Lawsuits against gun manufacturers under fire from federal budget
St. Louis Daily Record & St. Louis Countian, Feb 14, 2006 by Nora Lockwood Tooher
(The following article was originally published in Lawyers Weekly USA, another Dolan Media publication.)
A provision barring the use of federal gun trace data in civil lawsuits could derail a number of lawsuits against gun manufacturers and dealers, including a major case filed by New York City.
The gun industry-backed rider was included in the 2006 budget appropriations measure for the Bureau of Alcohol, Tobacco, Firearms and Explosives. It bars the contents of the ATF's gun trace database from being used in any federal or state lawsuit pending or filed after Nov. 22, 2005.
Dennis Henigan, legal director of the Brady Center to Prevent Gun Violence in Washington, D.C., criticized the measure as possibly unconstitutional and claimed it was intended to sabotage the New York case.
The suit, filed in 2000, accuses 13 gun manufacturers and 27 dealers of contributing to a public nuisance by knowingly selling guns to retail dealers who supply gun traffickers. (City of New York vs. Beretta U.S.A. Corp., No. 1:00-cv-3641 (E.D.N.Y.).)
In our view [this is] an improper attempt by the U.S. Congress to manipulate the rules of evidence to prejudice a particular party in a pending lawsuit. It was very much directed at New York City's lawsuit against the gun industry, Henigan charged. The Brady Center is a co-counsel for the city in the suit.
But John Renzulli, an attorney with Renzulli, Pisciotti and Renzulli in New York, who is representing Glock Inc., Browning Arms Co. and several wholesalers in the suit, said the provision was intended to protect sensitive information in ongoing criminal investigations.
Releasing the data, he said, could jeopardize the safety of ATF agents.
Lawrence Keane, general counsel for the National Shooting Sports Foundation, a firearms industry trade association based in Newtown, Conn., noted that New York Police Commissioner Raymond W. Kelly opposes the release of the gun trace data. In a letter to former U.S. Attorney General John Ashcroft, Kelly said disclosure of firearms trace information would be catastrophic for law enforcement.
Disclosing information about a trace could compromise investigations and cause suspects to flee or destroy evidence, according to Kelly.
Congress shares the same concerns the police commissioner has about this information being out in the public domain, Keane argued.
The trace requests - in which the ATF traces a gun used in a crime back through the distribution network to the manufacturer - are crucial to New York's case. The city needs the data to show the distribution of each gun from the manufacturer through high-risk dealers the manufacturer could have identified and cut off.
The city alleges that the defendants' sales practices have helped create an illegal gun market stocked with guns diverted from licensed dealers through a wide variety of schemes, including sham or straw purchases, multiple sales, sales at gun shows and diversions by corrupt dealers.
The city claims the defendants know their guns are obtained illegally and used in gun-trafficking - based on the trace requests submitted to them by the ATF.
According to ATF trace data, approximately 20,000 guns manufactured by the defendants were used to commit crimes in New York from 1995 through 2000.
The enormous number of crime guns in the city is a direct result of the easy movement of guns from the legal marketplace to the illegitimate gun market that is fostered by defendants' negligent design, distribution and sales practices, the suit states.
According to the Brady Center, ATF gun trace data shows that almost 60 percent of gun crimes nationwide originate from about 1 percent of gun dealers - indicating the illegal gun market is being fed by a relatively small number of dealers.
That kind of information is very important to lawsuits like New York City's, which alleges that the gun manufacturers and distributors could know who those high-risk dealers are and either insist they change business practices or cut them off, Henigan explained.
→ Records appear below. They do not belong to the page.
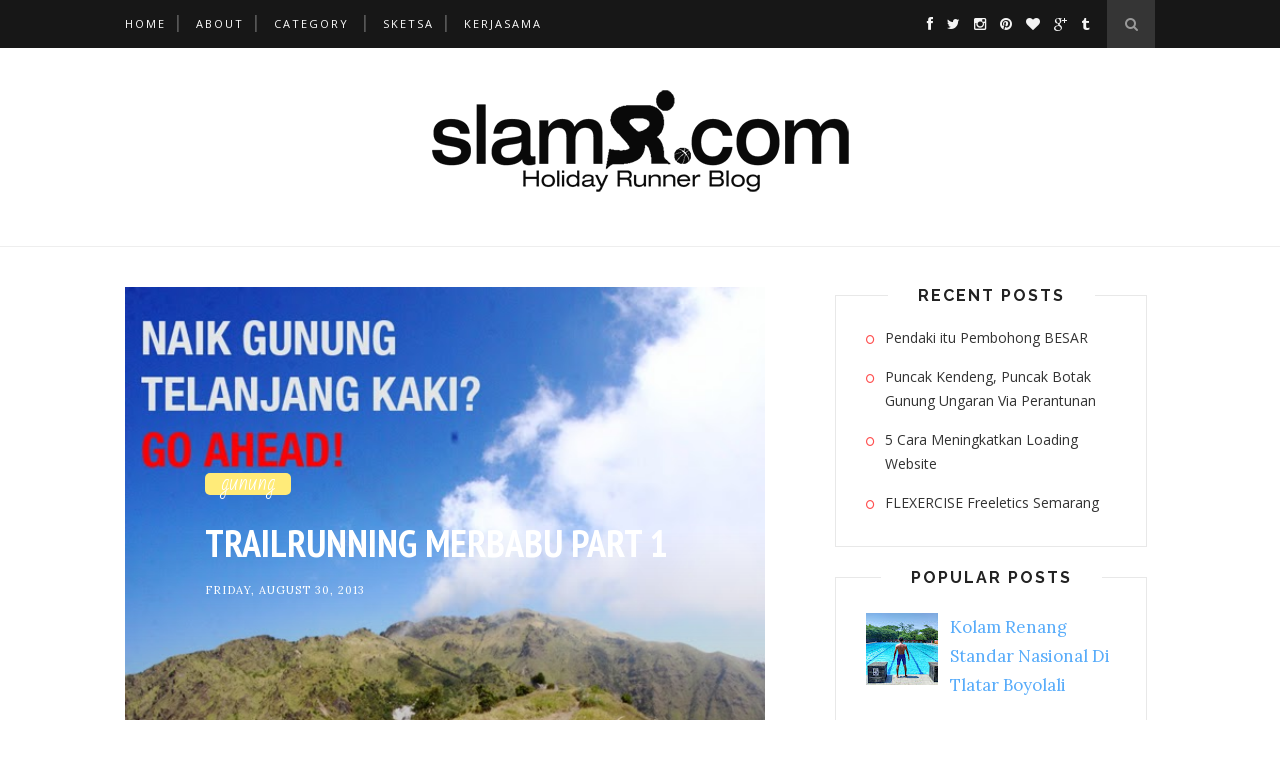

--- FILE ---
content_type: text/html; charset=UTF-8
request_url: https://www.slamsr.com/b/stats?style=BLACK_TRANSPARENT&timeRange=ALL_TIME&token=APq4FmCoRI6PzOGwQO6ZK2RRrP79LL36aVqVUEvdpfB77TI3RpD7XbV-kumhUrSDggGZoKXlnpWZ8YZL9K6qQVC7eTFremZvfg
body_size: 22
content:
{"total":3484163,"sparklineOptions":{"backgroundColor":{"fillOpacity":0.1,"fill":"#000000"},"series":[{"areaOpacity":0.3,"color":"#202020"}]},"sparklineData":[[0,38],[1,23],[2,18],[3,35],[4,30],[5,30],[6,31],[7,29],[8,24],[9,24],[10,22],[11,19],[12,22],[13,99],[14,65],[15,38],[16,61],[17,43],[18,55],[19,42],[20,76],[21,46],[22,29],[23,23],[24,30],[25,29],[26,32],[27,27],[28,64],[29,40]],"nextTickMs":87804}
The provision in the 2006 appropriations measure is actually the most recent - and far-reaching - version of three riders dating back to 2003 aimed at blocking disclosure of gun trace data in civil suits.
The earlier riders barred disclosure of gun trace data pursuant to Freedom of Information Act requests and the subpoenaing of such data in civil litigation.
Since then, each rider got more and more specific, Henigan said.
The latest provision is expected to be challenged.
Gun industry attorneys note that last year, the 7th Circuit blocked ATF trace data from being used in a similar case.
In a lawsuit filed by the city of Chicago against the gun industry, the 7th Circuit ruled that the trace data was immune from judicial process under a 2004 rider. (City of Chicago vs. U.S. Department of the Treasury, 423 F.3d 777 (2005).)
But Hennigan said that even if the latest provision is enforced in the New York case, trace data may still be available through law enforcement sources which receive the information directly from the ATF.